Furthermore, it doesn't actually define what that ambiguous and abstract "shareholder value" means.

Will this mean profit for a few people who will take it out of circulation and horde it in savings, only to pass it down through inheritance so their children can blow the "value" like they are currently blowing our earths valuable resources, i.e. in the competitive consumer spirit, on SUV's, designer hand-bags and homes with cathedral ceilings and wasteful natural gas fireplaces in sub-zero temperate climate ski-resorts?(see article below on Top 10 fuel trees)

Will they perhaps use this abstract value to invest in weapons manufacturers that will simply burn that value up in the form of one big destructive bomb? Or will those shareholders spend their money by living a sustainable lifestyle and investing in their neighbors and their community?

The danger of the Dow Jones definition is that it does not approach responsible use of all resources (including monetary or market value).

To add to that, if history can show us anything about the Dow Jones definition, it's that most corporations (not all) more often than not, simply opt to take advantage of opportunities (not to mention the people who work for them) and their idea of "risk management" is manipulation of information so people either don't see the risks at all, or they convince them to accept the risks against their own better judgement through the use of sly and powerful PR firms...all in the name of increasing "long term shareholder value."

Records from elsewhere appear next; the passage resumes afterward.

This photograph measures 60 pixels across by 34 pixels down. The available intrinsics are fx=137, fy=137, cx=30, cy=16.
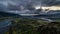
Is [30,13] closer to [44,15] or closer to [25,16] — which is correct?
[25,16]

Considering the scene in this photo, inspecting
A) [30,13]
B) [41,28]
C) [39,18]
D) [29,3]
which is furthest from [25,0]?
[41,28]

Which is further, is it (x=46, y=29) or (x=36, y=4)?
(x=36, y=4)

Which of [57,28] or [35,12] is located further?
[35,12]

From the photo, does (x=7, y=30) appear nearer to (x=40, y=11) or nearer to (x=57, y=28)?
(x=40, y=11)

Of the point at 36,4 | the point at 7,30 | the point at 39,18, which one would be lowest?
the point at 7,30

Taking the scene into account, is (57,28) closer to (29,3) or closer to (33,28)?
(33,28)

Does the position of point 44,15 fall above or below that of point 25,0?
below

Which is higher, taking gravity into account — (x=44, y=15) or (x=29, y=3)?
(x=29, y=3)

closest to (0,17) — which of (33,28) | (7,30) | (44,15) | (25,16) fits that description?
(7,30)
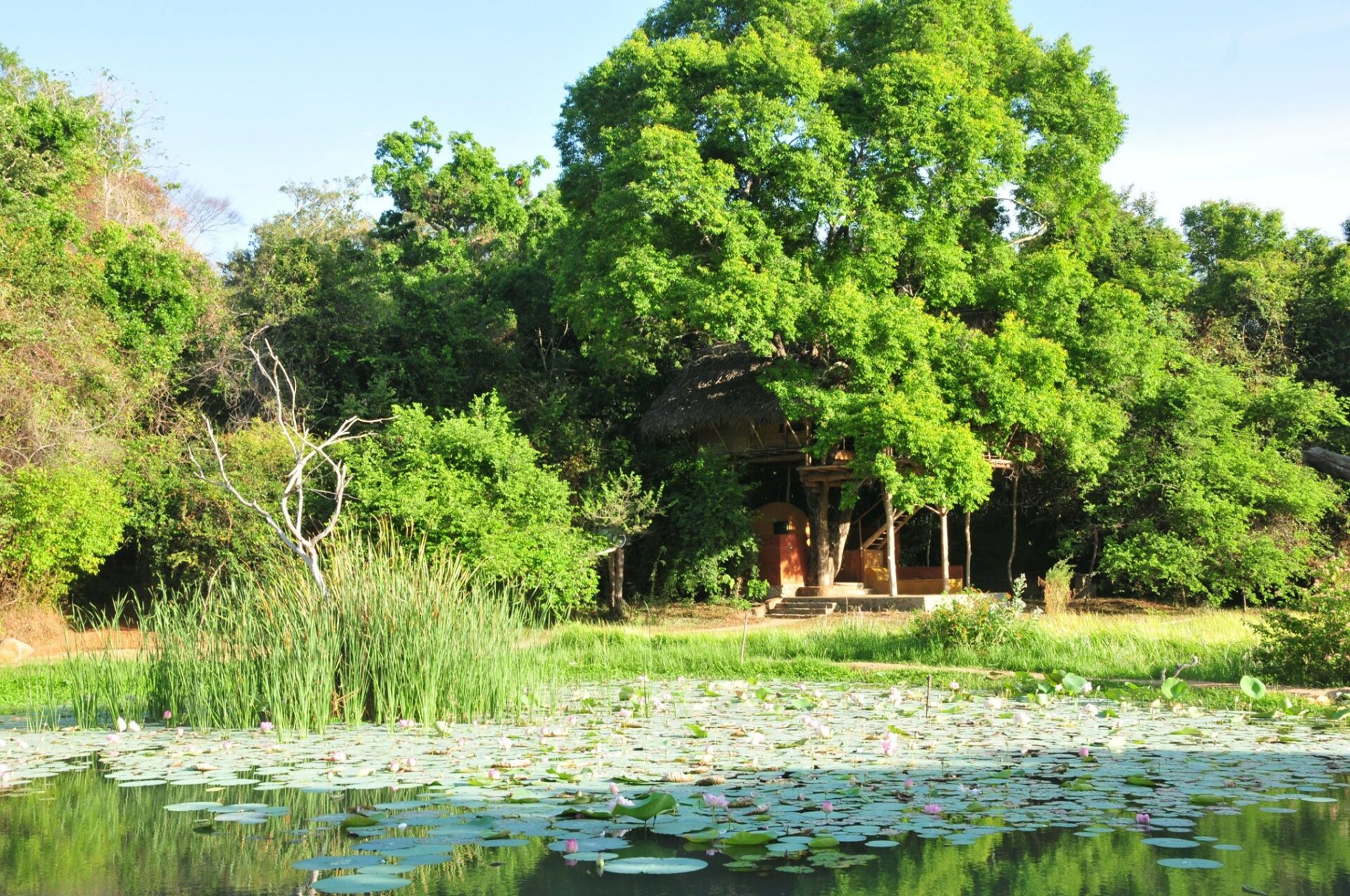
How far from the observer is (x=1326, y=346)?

The market is a man-made abstract concept that doesn't really consider the natural laws that we have no choice but to live by or the natural systems that we depend on for our survival. The market deals in abstract financial gain for a few people only and more than graciously assumes that those few people will "do the right thing" with it.

Defining sustainability in these terms is truly dangerous, not just to society and the world as a whole, but to the businesses in the market that also depend on the natural world (it's people and it's resources) to survive as well.

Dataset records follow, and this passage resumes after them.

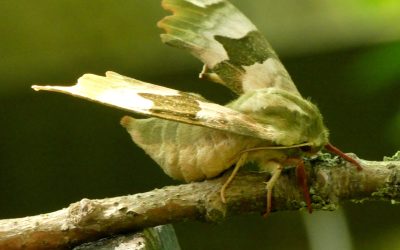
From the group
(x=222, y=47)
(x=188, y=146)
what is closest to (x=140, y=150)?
(x=222, y=47)

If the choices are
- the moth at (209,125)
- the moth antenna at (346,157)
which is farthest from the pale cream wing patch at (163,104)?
the moth antenna at (346,157)

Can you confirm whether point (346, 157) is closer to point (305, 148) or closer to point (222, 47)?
point (305, 148)

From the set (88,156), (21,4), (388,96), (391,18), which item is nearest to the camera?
(391,18)

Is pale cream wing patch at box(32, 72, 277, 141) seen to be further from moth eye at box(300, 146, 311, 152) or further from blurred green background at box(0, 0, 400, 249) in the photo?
blurred green background at box(0, 0, 400, 249)

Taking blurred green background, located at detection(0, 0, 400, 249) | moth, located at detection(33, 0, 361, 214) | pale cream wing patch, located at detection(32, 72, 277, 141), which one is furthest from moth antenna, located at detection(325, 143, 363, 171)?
blurred green background, located at detection(0, 0, 400, 249)

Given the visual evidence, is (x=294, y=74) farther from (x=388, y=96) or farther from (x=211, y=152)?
A: (x=211, y=152)

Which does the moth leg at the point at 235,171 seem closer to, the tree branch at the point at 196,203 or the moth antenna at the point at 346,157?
the tree branch at the point at 196,203

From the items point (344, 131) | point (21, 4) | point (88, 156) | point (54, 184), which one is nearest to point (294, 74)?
point (344, 131)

It is too risky to continue defining things in our world in terms of such an abstract idea as "the market."

We would do better to define things in our world with the realities that exist...a limited supply of resources, an increasing demand on those resources, an ecosystem ever so carelessly balanced on the edge of collapse, and a need for everyone (not just businessmen and people with money) to survive, be fed, sheltered, clothed and content.

DJEB said...

Scott, you raise an excellent point regarding corporate ownership. Without me digging up the latest figures, I'll rely on statistics from 1995. At that point, the richest 1% in the United States held 51% of all stocks, 70% of business equity and 66% percent of all securities. Looking at the richest 10% in the U.S., they owned 88% of stocks, 92% of all business equity, and 90% of all financial securities. Considering the international influence of many, if not most, of the companies listed have environmental impacts beyond just the borders of the U.S. This means ownership is even far more unequal than just in the U.S. alone. With this in mind, considering "long-term shareholder" in a definition of sustainability is naive, if not even cruel.

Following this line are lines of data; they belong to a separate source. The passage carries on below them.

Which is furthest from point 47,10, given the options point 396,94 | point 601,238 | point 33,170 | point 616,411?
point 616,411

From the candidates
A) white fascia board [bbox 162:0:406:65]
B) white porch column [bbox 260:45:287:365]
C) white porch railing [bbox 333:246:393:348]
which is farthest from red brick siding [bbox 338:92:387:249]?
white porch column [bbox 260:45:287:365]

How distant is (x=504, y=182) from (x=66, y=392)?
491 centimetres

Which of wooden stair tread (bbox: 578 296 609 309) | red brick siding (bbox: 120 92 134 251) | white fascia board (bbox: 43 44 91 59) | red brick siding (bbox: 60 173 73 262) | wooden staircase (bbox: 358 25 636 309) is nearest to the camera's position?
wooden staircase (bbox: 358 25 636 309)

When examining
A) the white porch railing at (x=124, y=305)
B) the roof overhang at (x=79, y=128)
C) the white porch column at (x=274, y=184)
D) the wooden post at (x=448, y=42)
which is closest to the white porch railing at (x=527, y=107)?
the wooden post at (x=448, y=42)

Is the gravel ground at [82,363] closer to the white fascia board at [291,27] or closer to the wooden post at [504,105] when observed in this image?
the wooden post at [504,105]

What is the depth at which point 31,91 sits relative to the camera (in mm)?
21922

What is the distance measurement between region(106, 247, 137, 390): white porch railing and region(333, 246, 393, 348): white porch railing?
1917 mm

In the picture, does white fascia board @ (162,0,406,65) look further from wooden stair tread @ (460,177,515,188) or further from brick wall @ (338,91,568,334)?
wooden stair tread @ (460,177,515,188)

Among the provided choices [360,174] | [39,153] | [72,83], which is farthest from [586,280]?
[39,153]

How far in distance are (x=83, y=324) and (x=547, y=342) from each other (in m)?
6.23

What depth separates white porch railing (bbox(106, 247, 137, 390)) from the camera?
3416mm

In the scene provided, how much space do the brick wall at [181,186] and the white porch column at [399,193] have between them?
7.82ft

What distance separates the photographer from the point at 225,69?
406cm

Then, Scott, you raise the issue of pollution - pollution being an unused resource - in this case, wealth pollution (a problem Bill Mollison highlighted for us). The hoarding of wealth does not benefit the planet upon which all life ultimately relies. It may allow the exceptionally lazy to have their capital "work" so they don't need to (by weakening national currencies through speculation, investing in chemical plants in countries whose environmental laws can be bought, or which don't exist in the first place, et cetera).

A more useful index is the Genuine Progress Indicator (GPI). But the GPI is not regularly calculated and does not key closely enough to the environment. What economist out there understands how vital mycorrhizae are to his or her existence? If they don't know that, then they are not going to adjust their indices to the very disturbing decline, of late, in European mycorrhyzal fungi. They are more apt to be busy inventing excuses for ripping off their grand children [e.g. the "future rate of discount" of resource depletion].